**Instruction**
Carry the forum thread about smoking a pork shoulder overnight further, starting after its last line.

**Reading passage**
┄┄┄┄┄┄┄┄┄┄

# First overnight smoke - pork shoulder



## smoking pharoah (Feb 18, 2017)

I'm about to start my first overnight smoke using WSM. I have an 8 lb shoulder ready with the rub. Planning on starting around 10 or 11 pm and hopefully have it ready for dinner tomorrow, thinking about 12-13 hours. Any tips or suggestions?
I don't have a cooler at the moment, once the meat is ready, can i foil it and keep it in the oven for few hours?


----------



## pc farmer (Feb 18, 2017)

What temp you cooking at?      Your times sound bout right for a 250-275 temp cook.

Wrapping in foil then wrap in towels or I use a old insulated jacket then in a oven will work.


----------



## frosty91 (Feb 18, 2017)

I haven't used a wsm but I know a lot of people do and I think they hold there temps well, so I don't see a problem in have it done in that time frame. I've done plenty of over night smokes, just remember the meat will most likely stall in the 150-165 range. No worries if your are going to foil at that temp range it will bring it out of the stall fairly quick. Take the meat to 200 degree range if you are going to pull it and you will be good to go. If it's finishes early double wrap in foil and wrap in old towel and put in the oven since you don't have a cooler, and you'll be good to go! Will stay hot for many hours! [emoji]128076[/emoji][emoji]127996[/emoji]


----------



## smoking pharoah (Feb 18, 2017)

c farmer said:


> What temp you cooking at?      Your times sound bout right for a 250-275 temp cook.
> 
> 
> 
> ...


From what I read so far, I'm thinking 225-250. 


Sent from my iPhone using Tapatalk


----------



## pc farmer (Feb 18, 2017)

Just get it started.   Let it cook.   

You have a therm with alarms?    I use a mav 732 I use.  It will wake me for meat and pit temps.   When its done just wrap and into the oven.


----------



## smoking pharoah (Feb 18, 2017)

c farmer said:


> Just get it started.   Let it cook.

┄┄┄┄┄┄┄┄┄┄

[Dataset rows]

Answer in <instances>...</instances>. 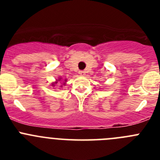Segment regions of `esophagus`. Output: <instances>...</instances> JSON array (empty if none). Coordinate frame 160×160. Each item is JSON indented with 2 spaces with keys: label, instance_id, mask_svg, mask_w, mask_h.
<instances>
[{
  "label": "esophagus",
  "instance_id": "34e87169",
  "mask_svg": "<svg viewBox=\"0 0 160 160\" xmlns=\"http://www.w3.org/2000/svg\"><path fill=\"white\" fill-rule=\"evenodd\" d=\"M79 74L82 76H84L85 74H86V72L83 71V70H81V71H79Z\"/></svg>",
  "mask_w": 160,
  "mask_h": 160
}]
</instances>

┄┄┄┄┄┄┄┄┄┄

**Expected answer**
> 
> 
> 
> You have a therm with alarms?    I use a mav 732 I use.  It will wake me for meat and pit temps.   When its done just wrap and into the oven.


I do have the maverick 733 and it's all set. 


Sent from my iPhone using Tapatalk


----------



## pc farmer (Feb 18, 2017)

smoking pharoah said:


> I do have the maverick 733 and it's all set.
> 
> 
> Sent from my iPhone using Tapatalk


Perfect.   Post how it turns out.


----------



## SmokinAl (Feb 19, 2017)

Sounds like a great start!

Double wrapped in foil & into a 170 degree oven & it will stay hot until your ready to pull it.

Keep us posted!

Al


----------



## smoking pharoah (Feb 19, 2017)

It's been about 7 hours now, and smoker ranges from 215-230 degrees and internal temperature is 153. 
I am dreading the stall, read a lot about it but haven't experienced it first hand just yet and don't know what to expect. 


Sent from my iPhone using Tapatalk


----------



## SmokinAl (Feb 19, 2017)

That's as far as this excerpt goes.